Uno trae a colación su economía doméstica y, como además tiene alguna idea de las economías domésticas de algunos familiares y amigos, saca algunos comunes denominadores de la comparativa: todos obtenemos ingresos fruto del trabajo asalariado o por cuenta propia (los autónomos) así como de los beneficios que obtuvieran los propietarios de alguna pequeña o mediana empresa.

Así mismo, tanto las familias, los autónomos o los pequeños empresarios también incurren en gastos de consumo o de inversión que han debido ser financiados, bien mediante créditos, bien mediante recursos propios.

Todos habíamos entendido que, con moderación y prudencia, financiar la adquisición de bienes y servicios con los que aumentar nuestros niveles de bienestar material era algo deseable; en consecuencia, incurrir en déficits sostenibles y manejables solicitando una hipoteca o préstamo personal, por ejemplo, ha venido siendo la fórmula de progreso y bienestar de las clases trabajadoras.

Por supuesto, el quid de la cuestión estriba en el tamaño del déficit y de la deuda en relación con nuestras nóminas o dividendos empresariales.

Una vez llegado a este punto sí podemos concluir que un moderado déficit y endeudamiento de nuestras economías familiares –que todos hemos podido constatar- han favorecido el progreso de tantas familias y pequeños empresarios; si además, estamos viendo de qué manera están degradando la economía y el bienestar ciudadano los recortes de gastos públicos al servicio de la desaparición de los déficits presupuestarios, parece que podemos deducir que la existencia de un déficit y endeudamiento público moderado pueden actuar como motor económico de bienestar colectivo.

Sin embargo, nuestro Gobierno está empecinado en eliminar el déficit público y está recurriendo, entre otras, a frases tan demagógicas como decir que "no se debe gastar lo que no se tiene" para justificar una drástica reducción del sector público, en la confianza de que los espacios que vaya cediendo este sector sean ocupados por el mercado.
Pero, ¿a dónde nos llevan estas políticas neoliberales que proscriben el déficit público?.

Podemos averiguarlo.

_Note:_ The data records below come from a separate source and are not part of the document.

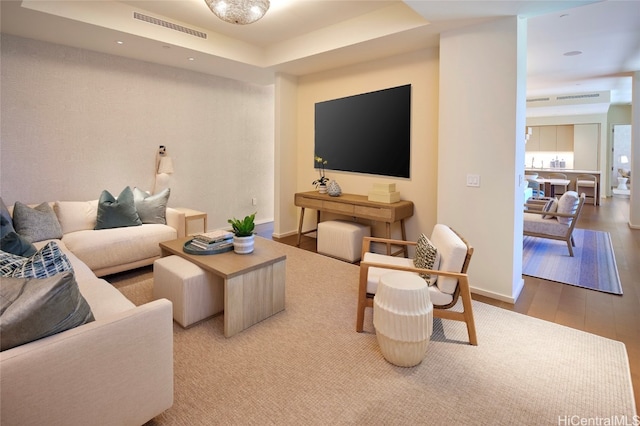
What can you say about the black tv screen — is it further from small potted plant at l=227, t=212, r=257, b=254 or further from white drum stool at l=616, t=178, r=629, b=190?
white drum stool at l=616, t=178, r=629, b=190

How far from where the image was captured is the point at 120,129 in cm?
459

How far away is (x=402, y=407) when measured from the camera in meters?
1.88

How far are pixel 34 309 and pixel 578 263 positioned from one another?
17.1ft

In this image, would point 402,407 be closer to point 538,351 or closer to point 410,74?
point 538,351

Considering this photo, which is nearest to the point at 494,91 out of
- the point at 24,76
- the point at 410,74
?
the point at 410,74

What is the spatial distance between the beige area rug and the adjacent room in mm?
16

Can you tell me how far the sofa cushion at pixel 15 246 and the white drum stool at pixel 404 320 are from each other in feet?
8.13

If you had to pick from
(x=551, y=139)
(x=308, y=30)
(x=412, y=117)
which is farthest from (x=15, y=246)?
(x=551, y=139)

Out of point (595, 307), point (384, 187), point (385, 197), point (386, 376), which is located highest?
point (384, 187)

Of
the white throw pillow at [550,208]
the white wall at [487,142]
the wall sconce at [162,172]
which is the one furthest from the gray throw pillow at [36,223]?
the white throw pillow at [550,208]

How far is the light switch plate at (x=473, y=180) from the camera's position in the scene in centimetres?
340

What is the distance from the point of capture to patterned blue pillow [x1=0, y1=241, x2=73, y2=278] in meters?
1.66

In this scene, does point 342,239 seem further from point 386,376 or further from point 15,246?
point 15,246

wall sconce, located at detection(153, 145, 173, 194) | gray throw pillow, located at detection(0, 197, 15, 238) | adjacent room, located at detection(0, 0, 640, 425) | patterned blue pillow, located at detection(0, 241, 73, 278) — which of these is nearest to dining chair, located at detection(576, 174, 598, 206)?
adjacent room, located at detection(0, 0, 640, 425)
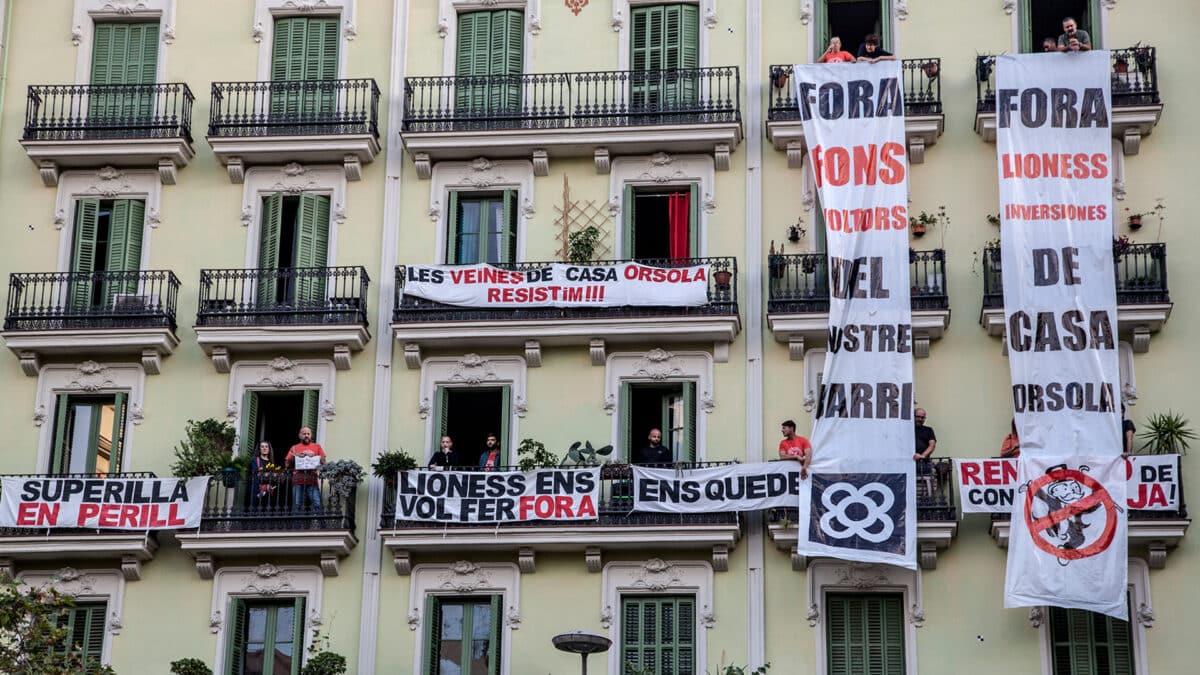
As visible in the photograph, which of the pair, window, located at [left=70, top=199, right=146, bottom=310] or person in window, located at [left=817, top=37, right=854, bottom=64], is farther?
window, located at [left=70, top=199, right=146, bottom=310]

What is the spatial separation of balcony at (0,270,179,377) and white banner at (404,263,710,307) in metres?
4.44

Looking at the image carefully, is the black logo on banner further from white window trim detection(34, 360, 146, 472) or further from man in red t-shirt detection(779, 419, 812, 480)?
white window trim detection(34, 360, 146, 472)

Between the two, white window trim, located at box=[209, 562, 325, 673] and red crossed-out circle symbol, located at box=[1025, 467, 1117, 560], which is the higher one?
red crossed-out circle symbol, located at box=[1025, 467, 1117, 560]

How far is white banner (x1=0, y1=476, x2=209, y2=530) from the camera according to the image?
39.5 meters

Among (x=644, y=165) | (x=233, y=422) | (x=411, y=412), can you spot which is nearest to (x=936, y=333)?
(x=644, y=165)

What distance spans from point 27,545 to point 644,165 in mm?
12402

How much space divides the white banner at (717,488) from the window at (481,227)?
210 inches

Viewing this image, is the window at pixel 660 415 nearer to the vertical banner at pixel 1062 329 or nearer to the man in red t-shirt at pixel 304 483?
the man in red t-shirt at pixel 304 483

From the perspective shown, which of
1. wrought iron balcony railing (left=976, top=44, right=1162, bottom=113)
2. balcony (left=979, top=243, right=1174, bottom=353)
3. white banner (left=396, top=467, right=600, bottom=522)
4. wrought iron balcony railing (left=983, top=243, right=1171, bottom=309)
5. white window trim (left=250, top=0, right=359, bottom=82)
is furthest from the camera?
white window trim (left=250, top=0, right=359, bottom=82)

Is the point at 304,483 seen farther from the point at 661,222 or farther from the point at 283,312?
the point at 661,222

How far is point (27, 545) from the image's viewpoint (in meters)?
39.5

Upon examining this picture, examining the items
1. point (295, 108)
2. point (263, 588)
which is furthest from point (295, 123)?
point (263, 588)

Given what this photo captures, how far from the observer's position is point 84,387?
4131 centimetres

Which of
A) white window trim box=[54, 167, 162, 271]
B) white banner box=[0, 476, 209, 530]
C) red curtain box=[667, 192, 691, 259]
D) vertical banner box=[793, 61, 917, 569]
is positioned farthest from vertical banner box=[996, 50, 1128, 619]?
white window trim box=[54, 167, 162, 271]
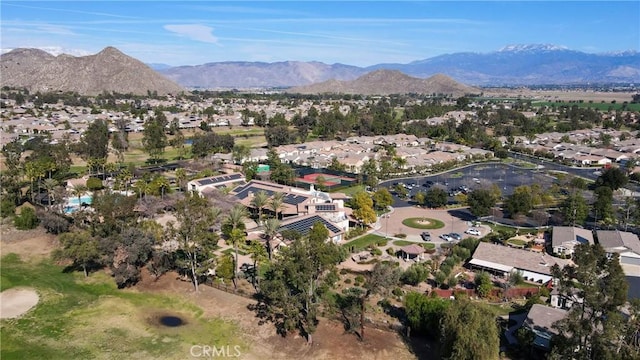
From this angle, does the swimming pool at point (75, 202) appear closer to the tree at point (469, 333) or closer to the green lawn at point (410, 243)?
the green lawn at point (410, 243)

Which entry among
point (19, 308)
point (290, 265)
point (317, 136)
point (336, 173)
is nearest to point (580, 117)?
point (317, 136)

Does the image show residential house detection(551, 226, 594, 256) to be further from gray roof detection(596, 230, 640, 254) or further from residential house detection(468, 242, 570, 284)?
residential house detection(468, 242, 570, 284)

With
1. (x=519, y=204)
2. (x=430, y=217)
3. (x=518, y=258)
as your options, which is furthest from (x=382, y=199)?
(x=518, y=258)

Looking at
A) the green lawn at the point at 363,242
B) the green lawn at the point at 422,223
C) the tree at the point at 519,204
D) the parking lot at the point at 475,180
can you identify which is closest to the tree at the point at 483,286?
the green lawn at the point at 363,242

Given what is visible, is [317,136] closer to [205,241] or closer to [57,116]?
[57,116]

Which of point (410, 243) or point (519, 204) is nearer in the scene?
point (410, 243)

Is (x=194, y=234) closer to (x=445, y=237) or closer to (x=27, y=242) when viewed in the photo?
(x=27, y=242)

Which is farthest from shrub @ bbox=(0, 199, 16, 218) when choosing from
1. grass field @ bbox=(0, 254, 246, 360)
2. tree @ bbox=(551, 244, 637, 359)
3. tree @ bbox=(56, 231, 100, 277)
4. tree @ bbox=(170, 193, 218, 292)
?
tree @ bbox=(551, 244, 637, 359)
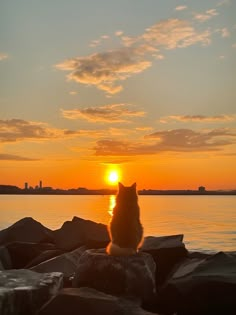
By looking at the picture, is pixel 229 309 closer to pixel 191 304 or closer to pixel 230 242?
pixel 191 304

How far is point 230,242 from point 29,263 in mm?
19742

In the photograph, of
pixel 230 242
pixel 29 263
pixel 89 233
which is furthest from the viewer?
pixel 230 242

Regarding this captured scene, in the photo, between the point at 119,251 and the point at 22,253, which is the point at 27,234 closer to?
the point at 22,253

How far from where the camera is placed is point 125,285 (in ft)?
31.3

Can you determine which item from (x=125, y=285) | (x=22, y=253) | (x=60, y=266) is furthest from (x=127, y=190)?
(x=22, y=253)

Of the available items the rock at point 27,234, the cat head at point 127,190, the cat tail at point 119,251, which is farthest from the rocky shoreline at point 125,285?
the rock at point 27,234

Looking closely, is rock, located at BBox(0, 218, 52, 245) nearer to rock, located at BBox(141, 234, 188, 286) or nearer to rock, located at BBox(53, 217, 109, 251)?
rock, located at BBox(53, 217, 109, 251)

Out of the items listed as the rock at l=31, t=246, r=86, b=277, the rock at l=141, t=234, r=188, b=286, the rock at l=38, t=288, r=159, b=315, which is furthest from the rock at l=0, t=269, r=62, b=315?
the rock at l=141, t=234, r=188, b=286

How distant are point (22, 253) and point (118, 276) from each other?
5.55m

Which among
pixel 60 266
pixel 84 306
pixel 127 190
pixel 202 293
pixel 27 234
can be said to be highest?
pixel 127 190

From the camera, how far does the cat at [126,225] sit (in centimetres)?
1047

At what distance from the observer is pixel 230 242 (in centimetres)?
3097

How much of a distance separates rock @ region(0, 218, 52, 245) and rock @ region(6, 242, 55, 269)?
5.66ft

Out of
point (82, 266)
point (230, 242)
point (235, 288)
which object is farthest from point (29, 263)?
point (230, 242)
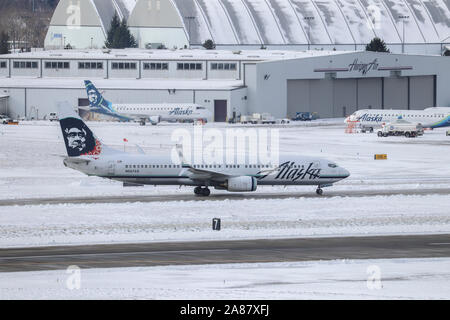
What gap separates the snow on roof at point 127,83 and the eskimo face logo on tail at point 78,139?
81.2 m

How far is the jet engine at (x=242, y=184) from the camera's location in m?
62.4

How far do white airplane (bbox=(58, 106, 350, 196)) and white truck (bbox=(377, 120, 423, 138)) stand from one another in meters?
61.8

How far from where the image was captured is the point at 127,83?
149625 millimetres

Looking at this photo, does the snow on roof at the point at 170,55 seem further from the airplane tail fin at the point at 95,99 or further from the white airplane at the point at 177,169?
the white airplane at the point at 177,169

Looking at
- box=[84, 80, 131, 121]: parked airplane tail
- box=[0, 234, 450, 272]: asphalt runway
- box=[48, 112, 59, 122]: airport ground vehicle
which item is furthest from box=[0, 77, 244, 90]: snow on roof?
box=[0, 234, 450, 272]: asphalt runway

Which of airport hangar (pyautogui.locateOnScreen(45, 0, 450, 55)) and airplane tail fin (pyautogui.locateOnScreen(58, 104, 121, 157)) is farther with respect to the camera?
airport hangar (pyautogui.locateOnScreen(45, 0, 450, 55))

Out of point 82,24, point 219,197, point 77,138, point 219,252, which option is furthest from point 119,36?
point 219,252

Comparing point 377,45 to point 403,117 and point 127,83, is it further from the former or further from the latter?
point 127,83

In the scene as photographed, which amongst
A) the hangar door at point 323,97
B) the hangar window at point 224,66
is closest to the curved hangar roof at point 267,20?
the hangar door at point 323,97

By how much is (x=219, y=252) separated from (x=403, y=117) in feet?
314

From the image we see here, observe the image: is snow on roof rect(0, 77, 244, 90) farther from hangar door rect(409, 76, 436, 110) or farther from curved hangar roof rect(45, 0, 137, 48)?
curved hangar roof rect(45, 0, 137, 48)

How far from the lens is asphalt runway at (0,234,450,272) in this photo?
39.7 metres
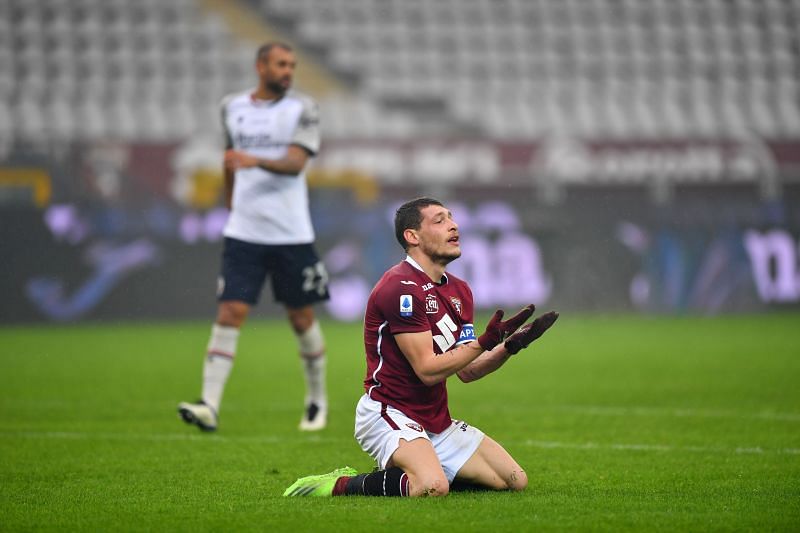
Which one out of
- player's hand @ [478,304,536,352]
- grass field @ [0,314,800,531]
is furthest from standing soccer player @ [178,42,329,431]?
player's hand @ [478,304,536,352]

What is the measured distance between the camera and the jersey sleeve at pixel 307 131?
319 inches

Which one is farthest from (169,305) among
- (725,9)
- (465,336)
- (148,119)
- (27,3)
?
(725,9)

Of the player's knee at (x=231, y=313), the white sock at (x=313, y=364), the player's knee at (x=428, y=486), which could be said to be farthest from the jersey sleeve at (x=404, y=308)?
the white sock at (x=313, y=364)

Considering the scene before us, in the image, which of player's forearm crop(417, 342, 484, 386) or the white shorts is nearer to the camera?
player's forearm crop(417, 342, 484, 386)

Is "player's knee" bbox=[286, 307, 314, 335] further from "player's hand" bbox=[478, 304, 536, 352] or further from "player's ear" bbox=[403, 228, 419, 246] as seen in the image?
"player's hand" bbox=[478, 304, 536, 352]

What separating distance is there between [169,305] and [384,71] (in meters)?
A: 8.39

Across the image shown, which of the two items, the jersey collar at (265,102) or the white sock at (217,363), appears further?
the jersey collar at (265,102)

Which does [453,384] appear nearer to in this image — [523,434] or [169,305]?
[523,434]

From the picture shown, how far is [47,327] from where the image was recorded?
1702 centimetres

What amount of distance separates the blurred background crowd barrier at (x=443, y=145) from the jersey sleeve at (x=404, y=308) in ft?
39.8

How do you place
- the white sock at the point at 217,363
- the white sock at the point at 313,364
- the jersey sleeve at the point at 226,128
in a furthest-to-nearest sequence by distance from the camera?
the jersey sleeve at the point at 226,128 < the white sock at the point at 313,364 < the white sock at the point at 217,363

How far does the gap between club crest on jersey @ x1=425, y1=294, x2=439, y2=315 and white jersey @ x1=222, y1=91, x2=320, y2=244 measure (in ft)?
9.19

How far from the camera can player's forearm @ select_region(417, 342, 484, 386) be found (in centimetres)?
508

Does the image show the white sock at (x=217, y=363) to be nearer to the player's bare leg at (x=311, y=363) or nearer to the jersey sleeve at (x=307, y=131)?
the player's bare leg at (x=311, y=363)
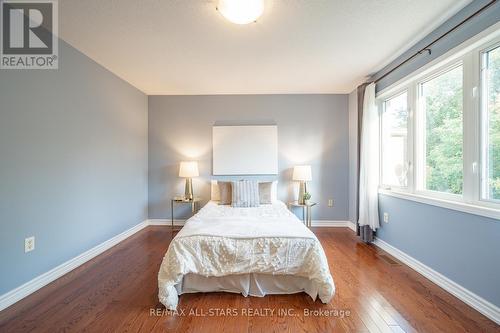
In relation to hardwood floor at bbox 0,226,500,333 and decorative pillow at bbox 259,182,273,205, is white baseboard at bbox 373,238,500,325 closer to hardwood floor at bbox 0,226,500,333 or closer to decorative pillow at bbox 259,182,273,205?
hardwood floor at bbox 0,226,500,333

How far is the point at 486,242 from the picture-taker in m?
1.64

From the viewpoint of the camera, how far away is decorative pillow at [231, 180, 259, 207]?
3.22m

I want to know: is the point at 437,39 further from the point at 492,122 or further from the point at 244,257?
the point at 244,257

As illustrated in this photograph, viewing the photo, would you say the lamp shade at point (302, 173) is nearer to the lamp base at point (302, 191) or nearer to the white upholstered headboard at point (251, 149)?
the lamp base at point (302, 191)

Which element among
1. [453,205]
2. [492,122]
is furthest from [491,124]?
[453,205]

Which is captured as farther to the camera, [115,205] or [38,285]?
[115,205]

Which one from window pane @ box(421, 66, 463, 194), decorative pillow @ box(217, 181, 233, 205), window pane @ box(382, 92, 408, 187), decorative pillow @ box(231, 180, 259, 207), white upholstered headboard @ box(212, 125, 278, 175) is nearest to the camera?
window pane @ box(421, 66, 463, 194)

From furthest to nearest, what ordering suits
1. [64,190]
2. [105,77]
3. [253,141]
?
[253,141] < [105,77] < [64,190]

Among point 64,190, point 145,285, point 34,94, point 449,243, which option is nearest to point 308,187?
point 449,243

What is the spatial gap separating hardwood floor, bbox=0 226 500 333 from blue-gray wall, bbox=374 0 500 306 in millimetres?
221

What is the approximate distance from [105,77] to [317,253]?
338 cm

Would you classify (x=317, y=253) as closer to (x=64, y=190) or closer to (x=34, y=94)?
(x=64, y=190)

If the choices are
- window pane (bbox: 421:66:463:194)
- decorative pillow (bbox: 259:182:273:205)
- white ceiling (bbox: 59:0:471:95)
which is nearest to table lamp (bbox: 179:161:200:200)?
decorative pillow (bbox: 259:182:273:205)

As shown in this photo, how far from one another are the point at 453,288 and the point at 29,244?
Result: 3.79 m
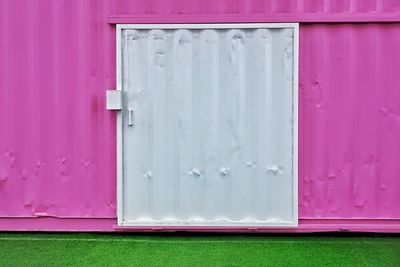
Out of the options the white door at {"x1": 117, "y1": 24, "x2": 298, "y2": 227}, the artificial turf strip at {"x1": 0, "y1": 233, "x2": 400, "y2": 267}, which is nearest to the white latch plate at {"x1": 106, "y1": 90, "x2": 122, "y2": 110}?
the white door at {"x1": 117, "y1": 24, "x2": 298, "y2": 227}

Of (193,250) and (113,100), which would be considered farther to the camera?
(113,100)

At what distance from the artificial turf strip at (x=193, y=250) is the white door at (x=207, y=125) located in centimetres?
17

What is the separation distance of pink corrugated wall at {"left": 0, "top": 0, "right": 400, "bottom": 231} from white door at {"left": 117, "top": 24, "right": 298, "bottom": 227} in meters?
0.12

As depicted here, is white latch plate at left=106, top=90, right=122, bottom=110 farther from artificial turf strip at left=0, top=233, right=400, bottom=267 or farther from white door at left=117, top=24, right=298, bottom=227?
artificial turf strip at left=0, top=233, right=400, bottom=267

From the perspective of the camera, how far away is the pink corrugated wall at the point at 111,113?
500 centimetres

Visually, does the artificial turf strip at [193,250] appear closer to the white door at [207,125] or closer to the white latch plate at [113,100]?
the white door at [207,125]

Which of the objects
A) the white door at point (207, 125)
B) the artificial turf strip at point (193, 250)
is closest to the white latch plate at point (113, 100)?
the white door at point (207, 125)

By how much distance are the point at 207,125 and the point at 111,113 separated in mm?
823

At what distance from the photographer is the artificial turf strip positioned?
446cm

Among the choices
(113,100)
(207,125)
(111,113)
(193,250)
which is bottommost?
(193,250)

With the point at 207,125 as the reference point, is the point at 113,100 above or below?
above

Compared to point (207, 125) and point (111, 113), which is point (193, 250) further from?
point (111, 113)

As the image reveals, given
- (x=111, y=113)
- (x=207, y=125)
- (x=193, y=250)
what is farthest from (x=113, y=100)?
(x=193, y=250)

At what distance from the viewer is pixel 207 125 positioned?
5.05 meters
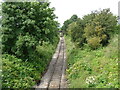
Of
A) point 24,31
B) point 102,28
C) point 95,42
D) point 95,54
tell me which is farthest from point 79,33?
point 24,31

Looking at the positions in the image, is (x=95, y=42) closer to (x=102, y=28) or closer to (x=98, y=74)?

Para ello, retomamos el símil de nuestras propias economías; analizamos nuestro actual status obtenido gracias a nuestra decisión de asumir endeudamiento; constatamos todo lo que no hubiésemos podido obtener sin el recurso a la deuda; y concluyamos si nos valió o no la pena vivir con un cierto déficit. ¿Cuántas familias hubiesen podido tener una casa en propiedad sin contratar una hipoteca, cuantas pequeñas empresas necesitaron créditos para la compra de activos con los que desempeñar su actividad?.

Pues ahí es donde precisamente nos llevan estas políticas del PP, a ese lugar en el que los asalariados solo gastemos lo que ganamos, sin el pecaminoso recurso al crédito, ni a la lujuriosa hipoteca; un lugar en el que los asalariados nos quedemos estancados en la pestilente demagogia del "déficit cero" para que, igual que ya lo fueran nuestros padres, volvamos a ser razonablemente pobres.